*DIRECTION*.
Rewrite the stretch of entries from the start through the line containing "92L464 132H484L512 108V56L480", replacing every "nucleus" with "nuclear region". Leave everything else unchanged.

============

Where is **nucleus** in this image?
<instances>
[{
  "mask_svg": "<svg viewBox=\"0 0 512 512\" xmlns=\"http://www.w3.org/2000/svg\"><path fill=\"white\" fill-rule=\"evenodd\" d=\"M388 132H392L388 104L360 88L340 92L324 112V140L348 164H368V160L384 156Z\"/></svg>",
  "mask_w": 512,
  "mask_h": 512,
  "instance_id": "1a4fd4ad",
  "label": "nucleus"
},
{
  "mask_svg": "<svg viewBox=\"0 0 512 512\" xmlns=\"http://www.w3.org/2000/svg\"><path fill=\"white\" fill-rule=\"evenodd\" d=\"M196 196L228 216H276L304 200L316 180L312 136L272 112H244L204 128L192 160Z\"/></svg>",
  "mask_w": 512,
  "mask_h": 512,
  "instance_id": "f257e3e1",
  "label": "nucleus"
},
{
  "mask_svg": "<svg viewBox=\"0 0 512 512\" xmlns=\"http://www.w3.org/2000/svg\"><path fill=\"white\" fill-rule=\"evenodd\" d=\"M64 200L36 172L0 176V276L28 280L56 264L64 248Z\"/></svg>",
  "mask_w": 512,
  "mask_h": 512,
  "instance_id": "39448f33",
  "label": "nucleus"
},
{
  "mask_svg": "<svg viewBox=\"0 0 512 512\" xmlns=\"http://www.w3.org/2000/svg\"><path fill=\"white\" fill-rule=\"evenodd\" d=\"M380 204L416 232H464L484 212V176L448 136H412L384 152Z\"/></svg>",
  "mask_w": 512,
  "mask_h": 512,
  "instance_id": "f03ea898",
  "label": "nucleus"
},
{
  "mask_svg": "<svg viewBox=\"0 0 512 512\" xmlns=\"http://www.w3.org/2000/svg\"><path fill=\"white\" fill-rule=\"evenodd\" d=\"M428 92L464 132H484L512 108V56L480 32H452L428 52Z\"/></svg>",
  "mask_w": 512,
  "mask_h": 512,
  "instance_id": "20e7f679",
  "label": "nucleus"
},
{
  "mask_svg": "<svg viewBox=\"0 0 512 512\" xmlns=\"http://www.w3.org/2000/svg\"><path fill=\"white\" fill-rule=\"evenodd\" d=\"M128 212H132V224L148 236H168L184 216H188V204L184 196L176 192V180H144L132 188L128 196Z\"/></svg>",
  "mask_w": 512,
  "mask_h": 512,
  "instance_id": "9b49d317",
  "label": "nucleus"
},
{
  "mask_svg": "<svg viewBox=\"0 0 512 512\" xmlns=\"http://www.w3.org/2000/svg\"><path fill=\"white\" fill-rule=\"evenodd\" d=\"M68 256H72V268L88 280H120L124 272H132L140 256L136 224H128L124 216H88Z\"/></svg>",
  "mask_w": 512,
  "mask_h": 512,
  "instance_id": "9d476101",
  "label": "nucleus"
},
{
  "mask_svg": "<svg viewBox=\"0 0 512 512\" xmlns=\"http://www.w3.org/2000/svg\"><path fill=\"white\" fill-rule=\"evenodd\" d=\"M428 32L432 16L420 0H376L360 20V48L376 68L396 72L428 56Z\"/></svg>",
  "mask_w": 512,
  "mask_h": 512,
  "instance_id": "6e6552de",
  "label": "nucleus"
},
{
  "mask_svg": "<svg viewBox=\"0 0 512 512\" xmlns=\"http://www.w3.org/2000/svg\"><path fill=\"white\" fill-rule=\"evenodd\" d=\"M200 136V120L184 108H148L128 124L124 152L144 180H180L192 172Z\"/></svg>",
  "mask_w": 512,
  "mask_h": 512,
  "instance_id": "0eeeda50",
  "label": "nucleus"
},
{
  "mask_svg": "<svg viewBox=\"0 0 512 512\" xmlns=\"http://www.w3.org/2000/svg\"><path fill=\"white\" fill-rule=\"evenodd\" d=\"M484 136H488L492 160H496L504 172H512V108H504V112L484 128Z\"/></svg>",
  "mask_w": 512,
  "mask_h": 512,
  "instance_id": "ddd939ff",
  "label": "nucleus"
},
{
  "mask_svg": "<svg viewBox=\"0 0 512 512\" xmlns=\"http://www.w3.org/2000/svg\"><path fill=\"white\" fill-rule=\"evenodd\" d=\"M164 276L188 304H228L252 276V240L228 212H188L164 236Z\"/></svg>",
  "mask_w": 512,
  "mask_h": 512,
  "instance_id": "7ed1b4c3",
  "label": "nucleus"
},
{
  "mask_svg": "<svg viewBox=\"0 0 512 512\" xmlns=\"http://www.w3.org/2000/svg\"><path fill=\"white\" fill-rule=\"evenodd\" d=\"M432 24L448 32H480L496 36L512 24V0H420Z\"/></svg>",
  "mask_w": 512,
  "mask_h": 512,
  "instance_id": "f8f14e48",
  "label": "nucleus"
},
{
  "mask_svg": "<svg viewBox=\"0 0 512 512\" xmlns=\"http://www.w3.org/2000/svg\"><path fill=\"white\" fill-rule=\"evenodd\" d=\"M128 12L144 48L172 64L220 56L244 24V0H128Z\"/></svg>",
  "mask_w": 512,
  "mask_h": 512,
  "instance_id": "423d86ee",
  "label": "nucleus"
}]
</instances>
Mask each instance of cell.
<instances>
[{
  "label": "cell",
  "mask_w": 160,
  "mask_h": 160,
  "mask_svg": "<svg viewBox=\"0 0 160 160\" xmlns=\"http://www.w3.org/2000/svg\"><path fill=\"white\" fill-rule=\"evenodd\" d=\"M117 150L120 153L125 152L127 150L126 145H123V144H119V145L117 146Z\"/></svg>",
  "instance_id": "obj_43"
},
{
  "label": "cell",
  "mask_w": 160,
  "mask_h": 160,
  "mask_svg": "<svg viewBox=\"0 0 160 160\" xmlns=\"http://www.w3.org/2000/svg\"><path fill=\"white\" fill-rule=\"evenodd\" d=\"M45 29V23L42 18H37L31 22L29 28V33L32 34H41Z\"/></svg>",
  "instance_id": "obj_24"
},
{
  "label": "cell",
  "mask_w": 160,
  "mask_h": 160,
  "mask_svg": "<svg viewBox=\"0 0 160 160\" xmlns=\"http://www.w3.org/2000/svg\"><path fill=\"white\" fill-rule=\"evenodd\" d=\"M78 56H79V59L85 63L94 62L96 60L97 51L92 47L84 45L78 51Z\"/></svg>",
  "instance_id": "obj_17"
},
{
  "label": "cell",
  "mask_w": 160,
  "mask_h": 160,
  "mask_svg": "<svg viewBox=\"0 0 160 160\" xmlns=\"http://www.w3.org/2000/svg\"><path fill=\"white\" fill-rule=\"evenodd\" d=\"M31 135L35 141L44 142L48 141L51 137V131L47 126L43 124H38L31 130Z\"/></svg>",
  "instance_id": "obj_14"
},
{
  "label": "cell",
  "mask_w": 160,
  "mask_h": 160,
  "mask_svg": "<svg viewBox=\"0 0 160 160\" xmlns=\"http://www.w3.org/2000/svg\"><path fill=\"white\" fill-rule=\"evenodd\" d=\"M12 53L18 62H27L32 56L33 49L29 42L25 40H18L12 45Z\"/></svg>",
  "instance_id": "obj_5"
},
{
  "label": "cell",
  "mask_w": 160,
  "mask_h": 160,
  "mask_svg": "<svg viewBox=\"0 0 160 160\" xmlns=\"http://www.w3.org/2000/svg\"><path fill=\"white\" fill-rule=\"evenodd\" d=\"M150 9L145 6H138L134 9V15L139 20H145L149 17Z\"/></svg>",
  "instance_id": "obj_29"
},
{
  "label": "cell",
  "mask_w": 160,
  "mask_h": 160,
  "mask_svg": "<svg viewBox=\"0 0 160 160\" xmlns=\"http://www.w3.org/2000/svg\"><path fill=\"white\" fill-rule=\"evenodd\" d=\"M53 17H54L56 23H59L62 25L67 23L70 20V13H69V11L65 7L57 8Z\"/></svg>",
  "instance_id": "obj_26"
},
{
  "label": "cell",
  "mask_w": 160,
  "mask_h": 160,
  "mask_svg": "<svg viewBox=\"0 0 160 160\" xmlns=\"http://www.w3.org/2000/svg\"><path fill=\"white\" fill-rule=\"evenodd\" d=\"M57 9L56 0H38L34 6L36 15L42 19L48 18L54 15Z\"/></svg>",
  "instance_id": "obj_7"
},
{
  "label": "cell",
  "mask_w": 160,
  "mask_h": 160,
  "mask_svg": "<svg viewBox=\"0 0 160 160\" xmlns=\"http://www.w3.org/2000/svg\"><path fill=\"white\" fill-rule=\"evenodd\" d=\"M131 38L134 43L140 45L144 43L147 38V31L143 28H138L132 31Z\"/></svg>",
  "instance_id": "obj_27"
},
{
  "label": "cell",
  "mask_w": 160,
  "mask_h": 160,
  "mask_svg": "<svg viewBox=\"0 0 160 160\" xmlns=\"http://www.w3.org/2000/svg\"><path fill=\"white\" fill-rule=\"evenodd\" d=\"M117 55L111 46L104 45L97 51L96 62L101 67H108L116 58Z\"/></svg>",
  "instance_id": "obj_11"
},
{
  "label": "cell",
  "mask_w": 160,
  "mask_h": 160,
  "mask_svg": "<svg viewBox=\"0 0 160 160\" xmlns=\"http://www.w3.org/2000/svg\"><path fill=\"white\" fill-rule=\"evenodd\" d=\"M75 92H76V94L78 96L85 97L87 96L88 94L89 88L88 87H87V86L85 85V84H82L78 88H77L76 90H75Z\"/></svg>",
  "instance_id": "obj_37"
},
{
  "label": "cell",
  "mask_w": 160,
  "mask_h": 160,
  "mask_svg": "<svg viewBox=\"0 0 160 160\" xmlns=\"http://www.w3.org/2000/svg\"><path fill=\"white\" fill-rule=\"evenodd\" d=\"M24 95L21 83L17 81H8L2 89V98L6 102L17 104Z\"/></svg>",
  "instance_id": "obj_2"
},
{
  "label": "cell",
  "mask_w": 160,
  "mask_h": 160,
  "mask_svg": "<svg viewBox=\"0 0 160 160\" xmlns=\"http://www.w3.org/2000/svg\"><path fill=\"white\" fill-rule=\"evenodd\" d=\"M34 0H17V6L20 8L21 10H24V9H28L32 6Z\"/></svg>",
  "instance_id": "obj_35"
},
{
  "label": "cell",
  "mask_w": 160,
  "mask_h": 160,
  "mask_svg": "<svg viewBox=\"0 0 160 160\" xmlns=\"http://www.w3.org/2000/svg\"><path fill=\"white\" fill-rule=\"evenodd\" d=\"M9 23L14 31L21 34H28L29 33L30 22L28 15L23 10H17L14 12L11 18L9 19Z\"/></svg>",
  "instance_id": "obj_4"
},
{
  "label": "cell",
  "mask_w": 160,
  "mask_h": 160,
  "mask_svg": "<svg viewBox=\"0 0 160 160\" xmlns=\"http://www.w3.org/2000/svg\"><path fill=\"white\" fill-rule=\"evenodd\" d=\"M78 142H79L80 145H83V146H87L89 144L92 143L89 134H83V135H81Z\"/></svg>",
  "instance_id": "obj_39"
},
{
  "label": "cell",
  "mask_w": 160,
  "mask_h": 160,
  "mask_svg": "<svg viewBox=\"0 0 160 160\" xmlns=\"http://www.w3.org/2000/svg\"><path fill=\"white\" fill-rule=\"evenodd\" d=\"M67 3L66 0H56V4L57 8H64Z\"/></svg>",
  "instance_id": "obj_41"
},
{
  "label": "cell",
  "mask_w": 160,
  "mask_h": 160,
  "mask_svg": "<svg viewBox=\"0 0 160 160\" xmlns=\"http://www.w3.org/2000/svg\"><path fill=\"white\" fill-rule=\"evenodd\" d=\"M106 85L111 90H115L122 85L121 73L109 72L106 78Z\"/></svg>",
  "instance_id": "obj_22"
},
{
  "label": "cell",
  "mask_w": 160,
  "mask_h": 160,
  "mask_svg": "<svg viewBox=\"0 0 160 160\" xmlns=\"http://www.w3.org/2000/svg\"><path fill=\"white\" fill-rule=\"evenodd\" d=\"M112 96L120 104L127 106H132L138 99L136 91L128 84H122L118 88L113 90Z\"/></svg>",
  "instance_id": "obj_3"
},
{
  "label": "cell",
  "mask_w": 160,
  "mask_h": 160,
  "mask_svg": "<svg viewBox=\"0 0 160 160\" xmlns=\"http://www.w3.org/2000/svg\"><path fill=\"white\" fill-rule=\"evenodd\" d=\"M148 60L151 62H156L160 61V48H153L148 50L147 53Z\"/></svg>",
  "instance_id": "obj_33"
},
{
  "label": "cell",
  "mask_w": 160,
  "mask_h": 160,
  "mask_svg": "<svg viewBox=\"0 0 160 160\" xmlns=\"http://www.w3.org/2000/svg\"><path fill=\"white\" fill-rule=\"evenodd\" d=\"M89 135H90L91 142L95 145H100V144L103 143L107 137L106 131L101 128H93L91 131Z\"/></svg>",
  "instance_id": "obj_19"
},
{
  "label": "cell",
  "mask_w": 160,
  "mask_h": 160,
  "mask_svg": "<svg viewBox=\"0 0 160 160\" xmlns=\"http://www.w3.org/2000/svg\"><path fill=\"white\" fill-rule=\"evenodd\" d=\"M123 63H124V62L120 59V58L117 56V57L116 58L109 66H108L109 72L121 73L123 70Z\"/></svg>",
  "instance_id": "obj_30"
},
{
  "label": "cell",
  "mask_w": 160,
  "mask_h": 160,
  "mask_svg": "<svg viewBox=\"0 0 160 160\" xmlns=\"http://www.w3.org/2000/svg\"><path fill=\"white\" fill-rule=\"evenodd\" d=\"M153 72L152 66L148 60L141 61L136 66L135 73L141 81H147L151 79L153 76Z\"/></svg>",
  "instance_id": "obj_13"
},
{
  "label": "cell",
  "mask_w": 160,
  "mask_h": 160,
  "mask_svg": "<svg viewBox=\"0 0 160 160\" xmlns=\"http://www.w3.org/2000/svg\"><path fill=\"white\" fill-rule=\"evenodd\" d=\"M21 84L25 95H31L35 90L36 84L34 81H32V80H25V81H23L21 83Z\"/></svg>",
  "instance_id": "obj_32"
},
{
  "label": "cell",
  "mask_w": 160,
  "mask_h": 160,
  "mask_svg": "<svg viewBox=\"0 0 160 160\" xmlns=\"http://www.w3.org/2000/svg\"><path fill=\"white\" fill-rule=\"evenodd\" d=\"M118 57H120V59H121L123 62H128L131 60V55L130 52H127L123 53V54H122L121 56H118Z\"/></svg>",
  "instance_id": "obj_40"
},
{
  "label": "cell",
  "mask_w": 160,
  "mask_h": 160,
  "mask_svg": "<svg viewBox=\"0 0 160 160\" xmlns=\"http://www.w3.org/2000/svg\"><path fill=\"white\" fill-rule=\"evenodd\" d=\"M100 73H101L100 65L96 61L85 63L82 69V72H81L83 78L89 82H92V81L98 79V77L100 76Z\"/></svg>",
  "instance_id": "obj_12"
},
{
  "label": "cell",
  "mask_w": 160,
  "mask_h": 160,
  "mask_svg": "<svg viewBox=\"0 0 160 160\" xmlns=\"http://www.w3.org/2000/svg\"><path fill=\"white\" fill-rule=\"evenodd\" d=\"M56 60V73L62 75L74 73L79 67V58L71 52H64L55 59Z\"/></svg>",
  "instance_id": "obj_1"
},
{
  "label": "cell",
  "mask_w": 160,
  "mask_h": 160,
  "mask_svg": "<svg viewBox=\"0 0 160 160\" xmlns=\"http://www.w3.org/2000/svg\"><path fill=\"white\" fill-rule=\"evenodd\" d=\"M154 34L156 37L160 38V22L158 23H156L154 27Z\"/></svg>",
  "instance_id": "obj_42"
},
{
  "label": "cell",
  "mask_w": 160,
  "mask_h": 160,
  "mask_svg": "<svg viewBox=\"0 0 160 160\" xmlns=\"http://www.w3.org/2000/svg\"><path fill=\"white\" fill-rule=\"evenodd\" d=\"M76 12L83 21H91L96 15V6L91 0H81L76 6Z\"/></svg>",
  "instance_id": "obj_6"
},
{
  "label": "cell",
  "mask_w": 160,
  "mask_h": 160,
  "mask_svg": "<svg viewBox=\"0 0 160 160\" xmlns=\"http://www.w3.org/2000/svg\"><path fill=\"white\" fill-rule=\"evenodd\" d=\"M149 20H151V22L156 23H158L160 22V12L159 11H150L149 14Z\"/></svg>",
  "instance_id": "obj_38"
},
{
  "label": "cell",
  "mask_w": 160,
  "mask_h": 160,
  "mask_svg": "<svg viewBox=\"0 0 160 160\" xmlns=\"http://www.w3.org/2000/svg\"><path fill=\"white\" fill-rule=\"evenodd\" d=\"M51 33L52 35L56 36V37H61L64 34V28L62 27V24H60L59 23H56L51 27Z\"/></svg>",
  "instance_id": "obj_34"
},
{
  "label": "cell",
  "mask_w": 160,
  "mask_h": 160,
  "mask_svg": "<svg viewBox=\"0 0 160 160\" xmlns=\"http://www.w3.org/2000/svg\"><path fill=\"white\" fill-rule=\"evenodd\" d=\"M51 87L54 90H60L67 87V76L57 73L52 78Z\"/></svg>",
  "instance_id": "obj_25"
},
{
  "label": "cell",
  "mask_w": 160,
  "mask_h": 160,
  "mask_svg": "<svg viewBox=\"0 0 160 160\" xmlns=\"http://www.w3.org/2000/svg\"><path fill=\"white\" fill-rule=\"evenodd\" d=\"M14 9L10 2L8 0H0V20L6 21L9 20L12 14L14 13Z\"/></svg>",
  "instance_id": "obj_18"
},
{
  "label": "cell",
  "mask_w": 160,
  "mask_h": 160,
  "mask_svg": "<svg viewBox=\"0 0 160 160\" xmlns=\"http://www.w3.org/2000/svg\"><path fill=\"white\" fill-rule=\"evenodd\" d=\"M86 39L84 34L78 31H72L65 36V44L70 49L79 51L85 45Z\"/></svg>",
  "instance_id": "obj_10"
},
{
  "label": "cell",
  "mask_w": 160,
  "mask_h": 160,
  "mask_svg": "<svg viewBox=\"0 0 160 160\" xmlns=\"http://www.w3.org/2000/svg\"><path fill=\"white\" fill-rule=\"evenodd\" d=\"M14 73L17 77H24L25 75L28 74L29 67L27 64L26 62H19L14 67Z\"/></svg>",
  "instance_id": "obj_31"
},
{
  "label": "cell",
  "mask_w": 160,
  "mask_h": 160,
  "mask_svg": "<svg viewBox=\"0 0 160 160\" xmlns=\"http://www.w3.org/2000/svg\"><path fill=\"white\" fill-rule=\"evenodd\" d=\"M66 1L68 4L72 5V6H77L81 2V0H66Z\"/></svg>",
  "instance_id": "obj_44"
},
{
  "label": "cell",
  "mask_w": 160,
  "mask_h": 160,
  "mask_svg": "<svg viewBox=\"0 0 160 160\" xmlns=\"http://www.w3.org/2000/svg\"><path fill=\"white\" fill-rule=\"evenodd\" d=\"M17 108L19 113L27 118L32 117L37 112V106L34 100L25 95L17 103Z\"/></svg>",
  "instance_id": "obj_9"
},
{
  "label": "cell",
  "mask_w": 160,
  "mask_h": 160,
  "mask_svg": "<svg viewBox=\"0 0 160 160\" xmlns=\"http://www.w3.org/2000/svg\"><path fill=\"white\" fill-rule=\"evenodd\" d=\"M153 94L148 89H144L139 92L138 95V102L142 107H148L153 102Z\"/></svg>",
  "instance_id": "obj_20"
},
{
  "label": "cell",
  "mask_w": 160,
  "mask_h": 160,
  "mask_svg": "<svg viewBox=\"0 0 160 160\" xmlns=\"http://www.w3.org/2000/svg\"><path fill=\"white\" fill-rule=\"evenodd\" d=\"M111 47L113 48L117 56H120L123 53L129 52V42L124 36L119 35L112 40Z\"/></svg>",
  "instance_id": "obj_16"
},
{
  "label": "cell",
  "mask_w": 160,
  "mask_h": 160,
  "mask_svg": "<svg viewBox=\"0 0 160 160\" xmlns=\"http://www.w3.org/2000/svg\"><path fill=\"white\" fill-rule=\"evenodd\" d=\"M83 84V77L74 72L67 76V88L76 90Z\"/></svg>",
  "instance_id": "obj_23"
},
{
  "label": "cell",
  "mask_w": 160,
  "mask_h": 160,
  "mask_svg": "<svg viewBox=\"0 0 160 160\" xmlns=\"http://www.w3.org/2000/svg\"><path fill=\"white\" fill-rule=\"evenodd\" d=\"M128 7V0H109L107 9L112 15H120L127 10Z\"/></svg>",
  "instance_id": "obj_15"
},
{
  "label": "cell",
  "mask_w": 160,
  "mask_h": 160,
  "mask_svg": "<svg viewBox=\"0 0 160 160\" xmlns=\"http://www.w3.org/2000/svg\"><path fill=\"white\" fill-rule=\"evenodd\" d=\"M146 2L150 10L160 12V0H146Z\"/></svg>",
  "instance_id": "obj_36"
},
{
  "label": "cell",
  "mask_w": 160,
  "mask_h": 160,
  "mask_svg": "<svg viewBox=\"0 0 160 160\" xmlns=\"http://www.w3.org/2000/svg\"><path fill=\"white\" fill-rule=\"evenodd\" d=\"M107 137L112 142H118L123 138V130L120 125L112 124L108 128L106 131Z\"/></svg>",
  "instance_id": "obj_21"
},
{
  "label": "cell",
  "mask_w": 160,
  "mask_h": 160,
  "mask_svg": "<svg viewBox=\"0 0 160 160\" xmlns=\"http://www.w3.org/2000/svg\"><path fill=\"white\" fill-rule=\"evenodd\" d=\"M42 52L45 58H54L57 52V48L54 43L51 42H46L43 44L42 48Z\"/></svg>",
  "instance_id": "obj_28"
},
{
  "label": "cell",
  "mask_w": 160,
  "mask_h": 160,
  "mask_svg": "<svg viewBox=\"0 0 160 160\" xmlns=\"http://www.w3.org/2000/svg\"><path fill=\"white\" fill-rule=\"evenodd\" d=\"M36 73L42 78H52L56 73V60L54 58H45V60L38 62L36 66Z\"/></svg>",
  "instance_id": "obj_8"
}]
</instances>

============

*EXERCISE ANSWER*.
Where is **nuclear region** in this image?
<instances>
[{
  "mask_svg": "<svg viewBox=\"0 0 512 512\" xmlns=\"http://www.w3.org/2000/svg\"><path fill=\"white\" fill-rule=\"evenodd\" d=\"M388 132H392L388 104L360 88L340 92L324 112V140L348 164H368V160L384 156Z\"/></svg>",
  "mask_w": 512,
  "mask_h": 512,
  "instance_id": "1a4fd4ad",
  "label": "nuclear region"
},
{
  "mask_svg": "<svg viewBox=\"0 0 512 512\" xmlns=\"http://www.w3.org/2000/svg\"><path fill=\"white\" fill-rule=\"evenodd\" d=\"M196 196L228 216H276L304 200L316 180L312 136L272 112H244L204 128L192 160Z\"/></svg>",
  "mask_w": 512,
  "mask_h": 512,
  "instance_id": "f257e3e1",
  "label": "nuclear region"
},
{
  "mask_svg": "<svg viewBox=\"0 0 512 512\" xmlns=\"http://www.w3.org/2000/svg\"><path fill=\"white\" fill-rule=\"evenodd\" d=\"M64 200L36 172L0 176V276L28 280L56 264L64 248Z\"/></svg>",
  "mask_w": 512,
  "mask_h": 512,
  "instance_id": "39448f33",
  "label": "nuclear region"
},
{
  "mask_svg": "<svg viewBox=\"0 0 512 512\" xmlns=\"http://www.w3.org/2000/svg\"><path fill=\"white\" fill-rule=\"evenodd\" d=\"M380 204L416 232H464L484 212V176L448 136H412L384 152Z\"/></svg>",
  "mask_w": 512,
  "mask_h": 512,
  "instance_id": "f03ea898",
  "label": "nuclear region"
},
{
  "mask_svg": "<svg viewBox=\"0 0 512 512\" xmlns=\"http://www.w3.org/2000/svg\"><path fill=\"white\" fill-rule=\"evenodd\" d=\"M428 92L464 132H484L512 108V56L480 32H452L428 52Z\"/></svg>",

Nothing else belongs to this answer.